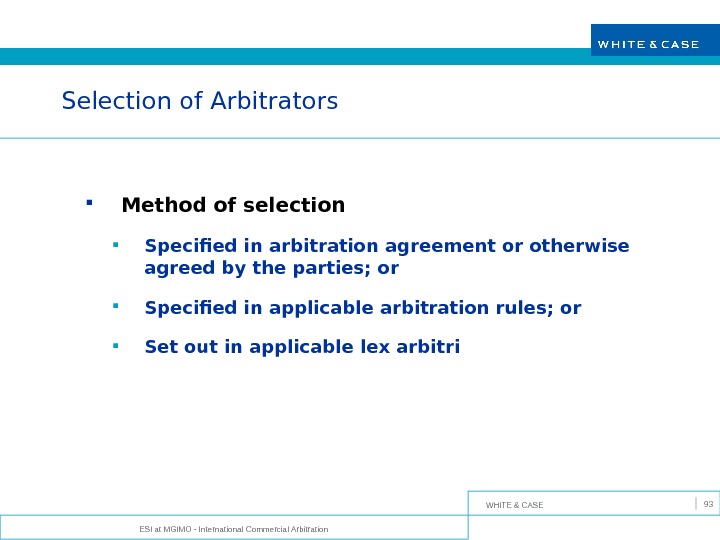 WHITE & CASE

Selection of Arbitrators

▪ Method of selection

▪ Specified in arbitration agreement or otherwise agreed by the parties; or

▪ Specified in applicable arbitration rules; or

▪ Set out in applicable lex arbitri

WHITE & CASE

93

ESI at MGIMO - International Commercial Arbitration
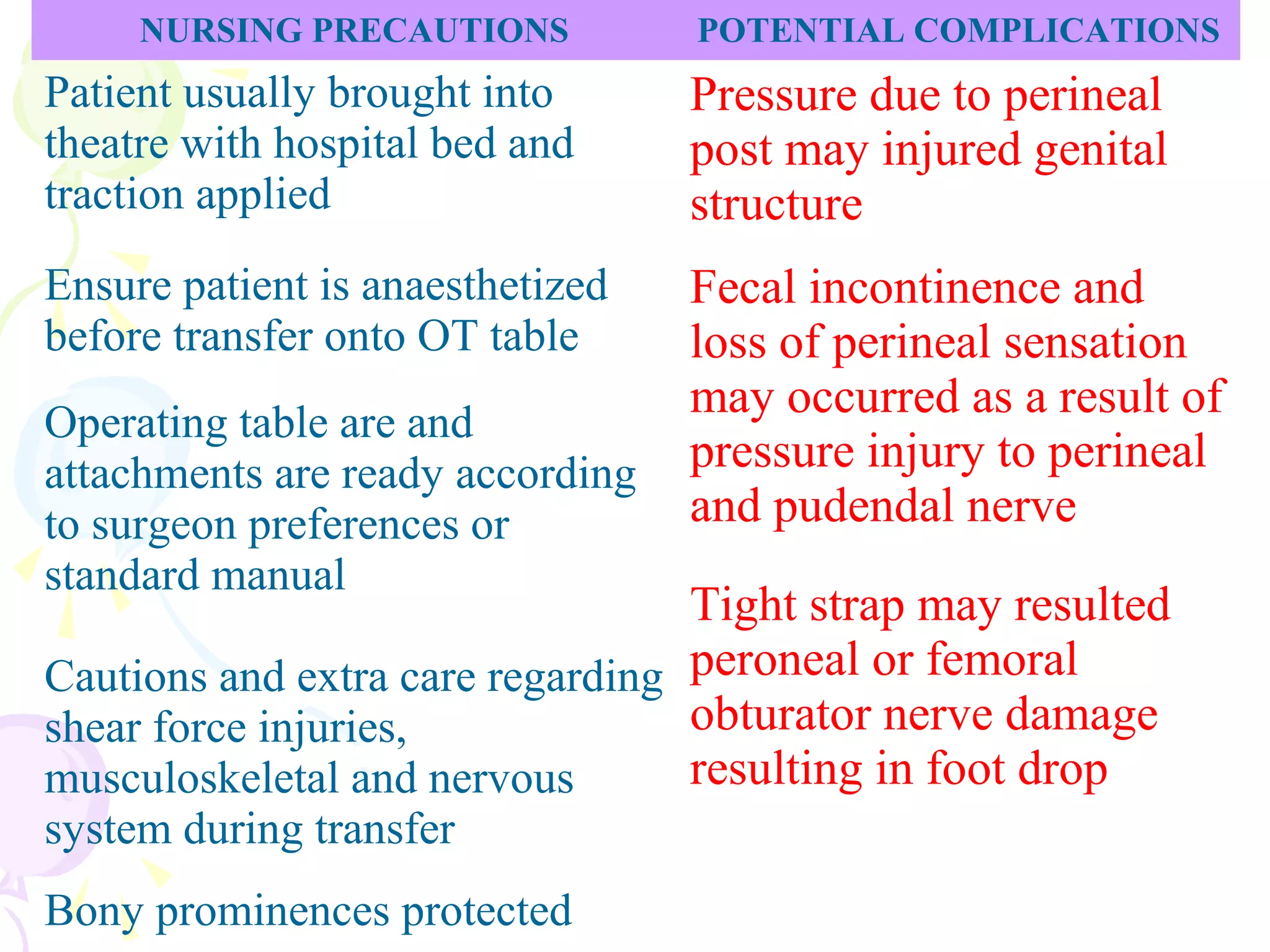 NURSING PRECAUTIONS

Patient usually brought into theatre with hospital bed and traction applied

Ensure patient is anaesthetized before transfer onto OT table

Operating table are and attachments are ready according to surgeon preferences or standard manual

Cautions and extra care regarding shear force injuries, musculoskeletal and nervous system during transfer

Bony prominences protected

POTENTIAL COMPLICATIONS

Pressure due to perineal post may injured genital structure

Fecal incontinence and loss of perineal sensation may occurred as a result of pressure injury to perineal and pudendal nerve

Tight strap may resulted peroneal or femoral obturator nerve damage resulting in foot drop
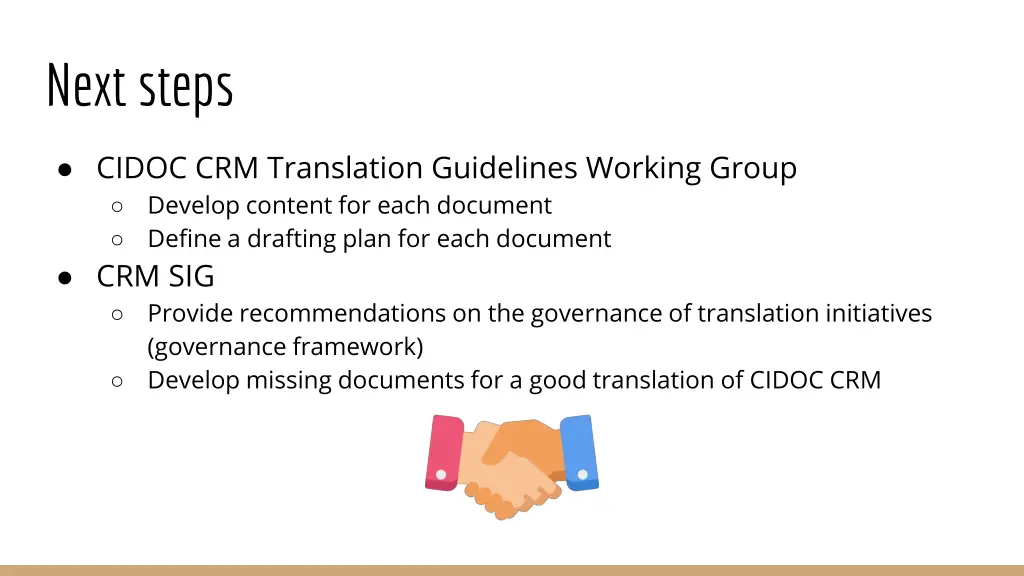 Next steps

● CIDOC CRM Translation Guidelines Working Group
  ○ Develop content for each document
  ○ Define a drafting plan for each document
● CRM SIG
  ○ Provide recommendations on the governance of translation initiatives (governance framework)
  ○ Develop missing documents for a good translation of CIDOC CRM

☆ ☆ ☆ ☆

▸ Action item:
Every line from the top of the material above through the line with "Ensure patient is" should be duplicated exactly, please; leave out the pictures.

▸ The completed task:
 WHITE & CASE

Selection of Arbitrators

▪ Method of selection

▪ Specified in arbitration agreement or otherwise agreed by the parties; or

▪ Specified in applicable arbitration rules; or

▪ Set out in applicable lex arbitri

WHITE & CASE

93

ESI at MGIMO - International Commercial Arbitration
 NURSING PRECAUTIONS

Patient usually brought into theatre with hospital bed and traction applied

Ensure patient is anaesthetized before transfer onto OT table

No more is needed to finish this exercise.